How to Protect Your Crew
As the photographer, you will normally be directing the shoot. This means that you have a significant amount of responsibility for the safety of everyone involved. When there is a camera around many people are willing to put themselves in unsafe situations for the sake of a good picture; you can’t let that happen.
As most people will answer to you, you need to ensure you’re able to make the right decisions. Unless you’re intimately familiar with the local area, hire a guide and defer to their expertise. If they tell you that doing something is too risky, don’t do it.
If there is any risk of an avalanche, make sure the party is spaced out. The talent and photographer will tend to be in the most exposed positions, but everyone else should retreat to a safe spot to observe. If something goes wrong, they’ll be able to come to your assistance.
If you’re in the park, don’t push the talent to do tricks they’ve never done before just because you’re there with a camera. A backflip might look awesome but if the skier or snowboarder hasn’t spent the time learning to do them safely they could wheel away from the shoot unable to walk ever again. Make sure to stick well within the safe limits of what everyone is capable of.

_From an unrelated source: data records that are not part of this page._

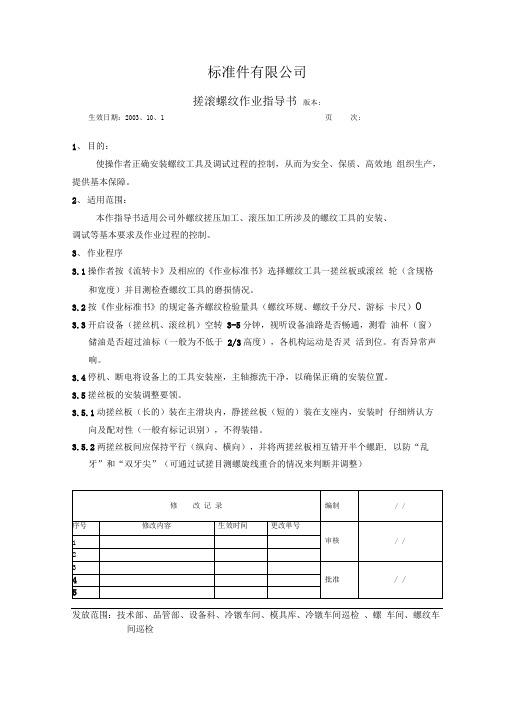 搓滚螺纹作业指导书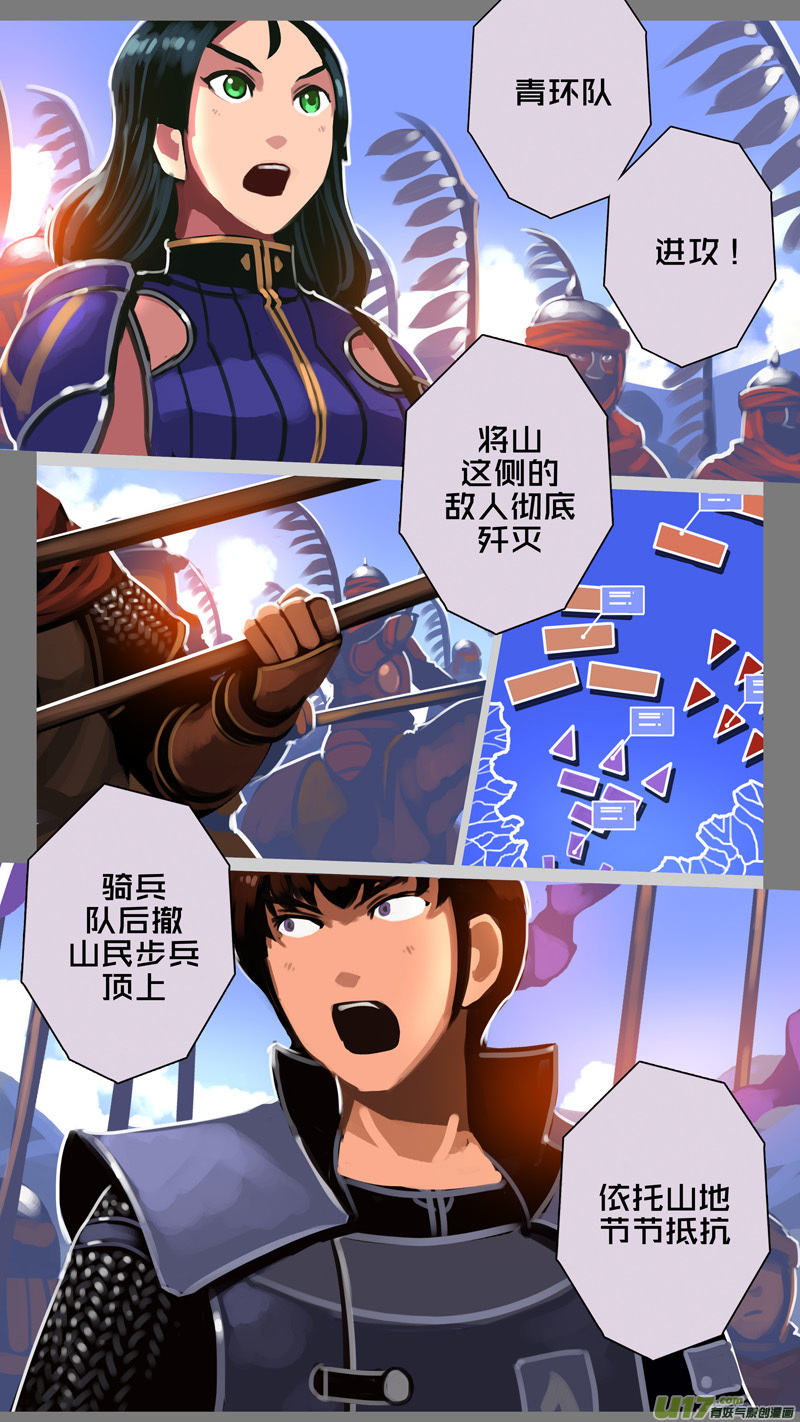 剑锋帝国323第十四话 骑士领（三十八）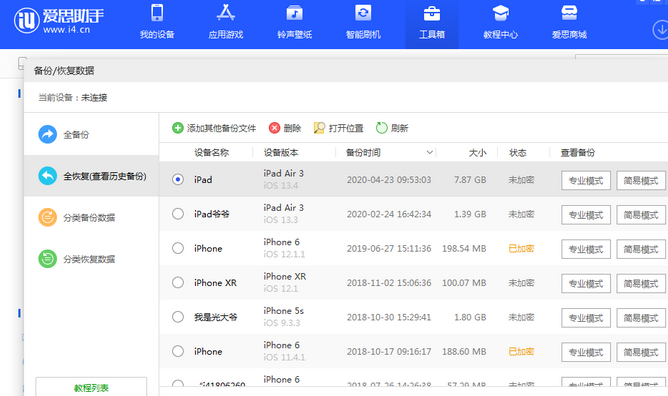 成华苹果14维修网点分享iPhone14如何增加iCloud临时免费空间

This gets even more important as the shoot goes on; the more tired everyone gets the more likely they are to make mistakes. Once the talent has warmed up, try and capture the biggest aerial tricks. After that, dial it back and photograph less intense tricks.

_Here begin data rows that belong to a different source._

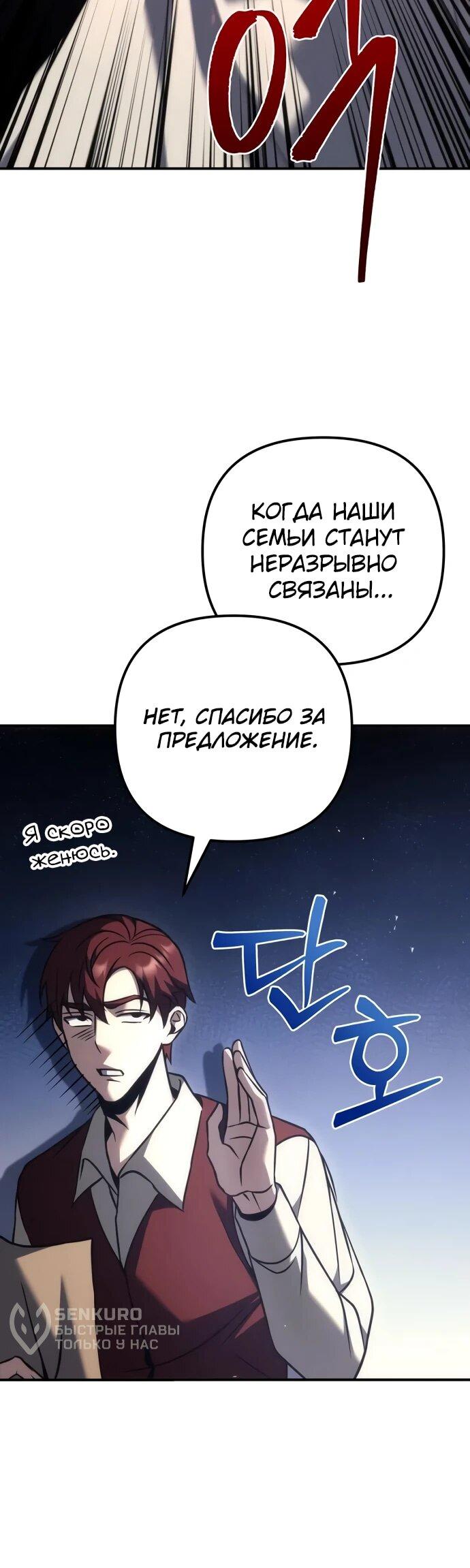 Манга Регрессор падшего дома - Глава 120 Страница 64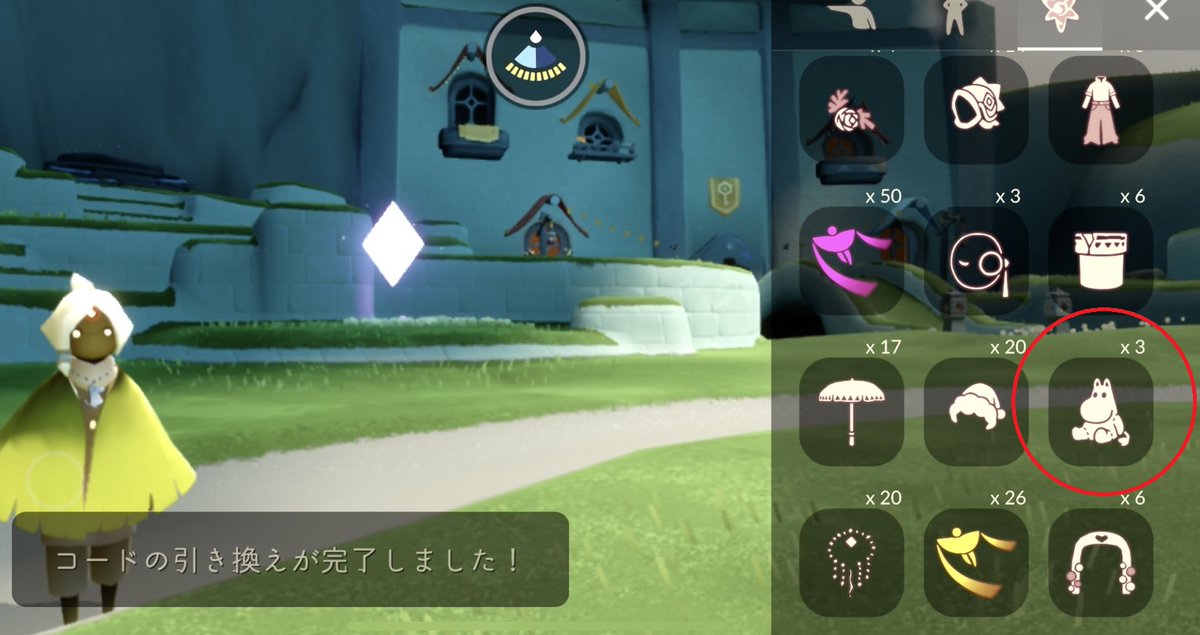 sky_tea11's tweet photo. ムーミン公式サイトにて期間限定のSkyコードが発表されています！こちらをゲーム内で入力すると、
ハート1個と究極の贈り物であるムーミンぬいぐるみのお試し魔法3個が入手できます。
10/24(木)16:00までの期間限定のようですのでお早めに入力をして下さい🙌
https://t.co/xwcPO3Q96V https://t.co/Zd9Z0eiNwO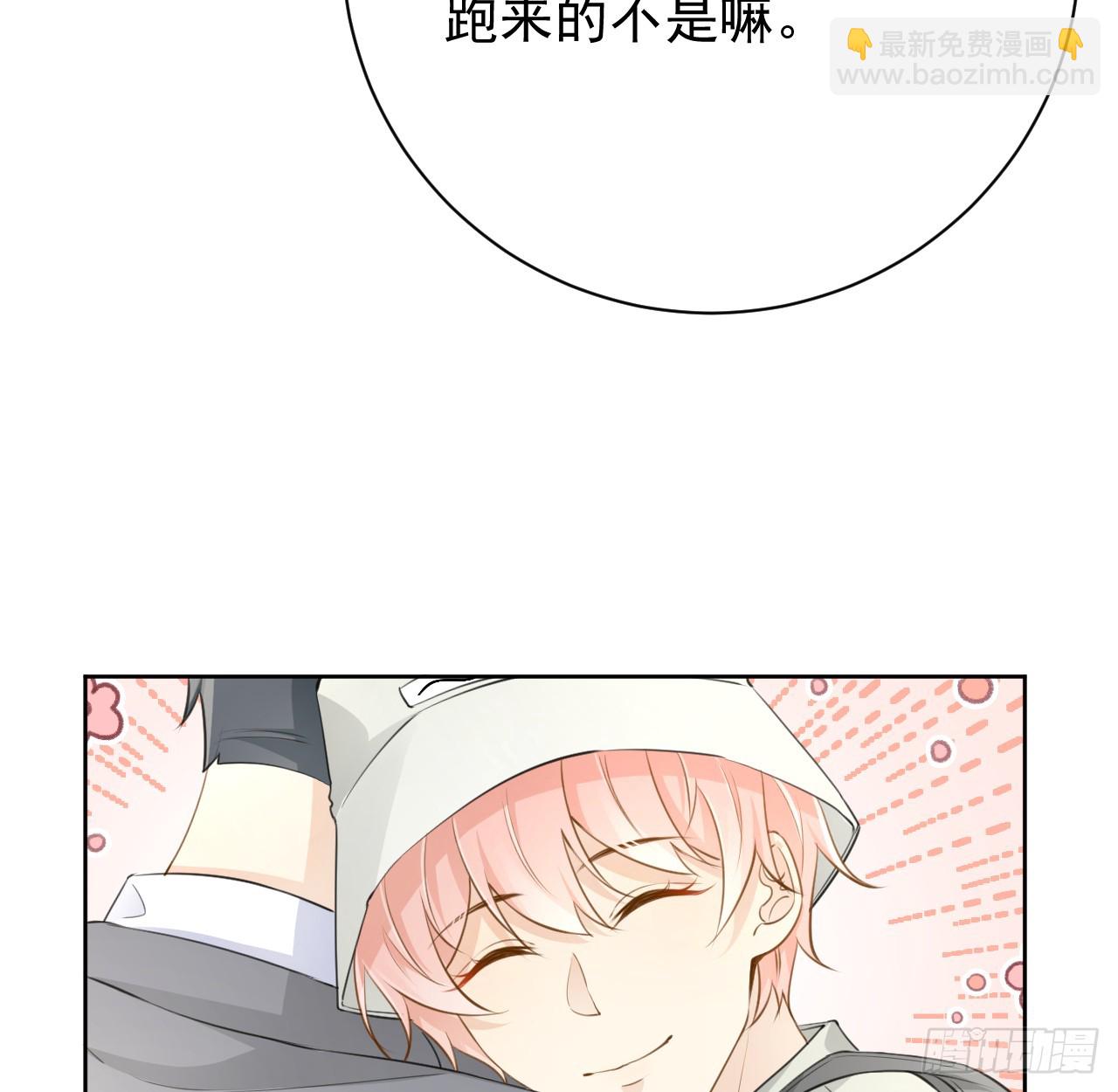 69 星灿vs辛总、正面交锋？(1/2)-第71话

Capturing images is just one part of winter sports photography. Far more important is keeping you, your crew and your gear safe.
There are plenty of products out their for protecting your gear in extreme environments. Use them. Insurance is also a must. At some point, some of your gear will get damaged.
Don’t venture away from marked trails unless you have all the safety gear and know how to use it. Most lethal accidents happen in the backcountry which is where the best photo opportunities are found. Never put your life, or the life of your crew, in real danger just to get a picture.